Evelyne LEONARD & Bénédicte VANDE VELDE

Institut d´Administration et de Gestion

Université Catholique de Louvain





In the last decade, two broad types of topics have been given much attention in the literature in human resource management: on the one hand, commitment strategies constitute a major topic in publications; on the other hand, the flexibility of labour is studies as a major trend in managerial practice around Europe.

On the commitment side, authors refer to managerial practices oriented towards greater employees´ development, autonomy, empowerment, participation, or team work. On the other side, we can find a large amount of publications on flexibility, flexibilization of labour, or numerical flexibility, involving all types of strategies oriented towards a greater adaptability of companies to market demands through various kind of flexible work: short – term contracts, self employment, outsourcing, agency temporaries, etc.

Both types of strategies – commitment strategies and flexibility of labour – are considered as being major trends in human resource management on the long run. Do they coexist in managerial practice or are they incompatible? In other words, do companies use both types of strategy or do they, rather make a clear – cut choice between flexibility and commitment?

The paper addresses this central question and examines the different types of answers given in the literature. These answers are synthesised here under five types of approaches or models: the advocacy of commitment management, the models of the deregulation of work, the differentiation of management strategies models, the core –periphery approach or the segmentation of the workforce model, the model of the combination contrasted management practices. For each model, the paper synthesises empirical evidence supporting it or, on the contrary, calling in into question.

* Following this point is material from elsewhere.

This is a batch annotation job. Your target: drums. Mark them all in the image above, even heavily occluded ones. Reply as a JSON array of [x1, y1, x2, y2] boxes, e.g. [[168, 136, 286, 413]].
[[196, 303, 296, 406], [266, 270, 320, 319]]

Finally the paper examines further the hypothesis of the coexistence of the flexibilization of labour and commitment strategies within companies. This coexistence is considered at two levels: at the level of management strategies, the question of the possibility and development of contrasted but joint strategies is raised, at the level of the impacts on workers; the question of intertwined effects employees is examined.


KEY WORDS: HRM, flexibility of labour, commitment strategies, commitment management.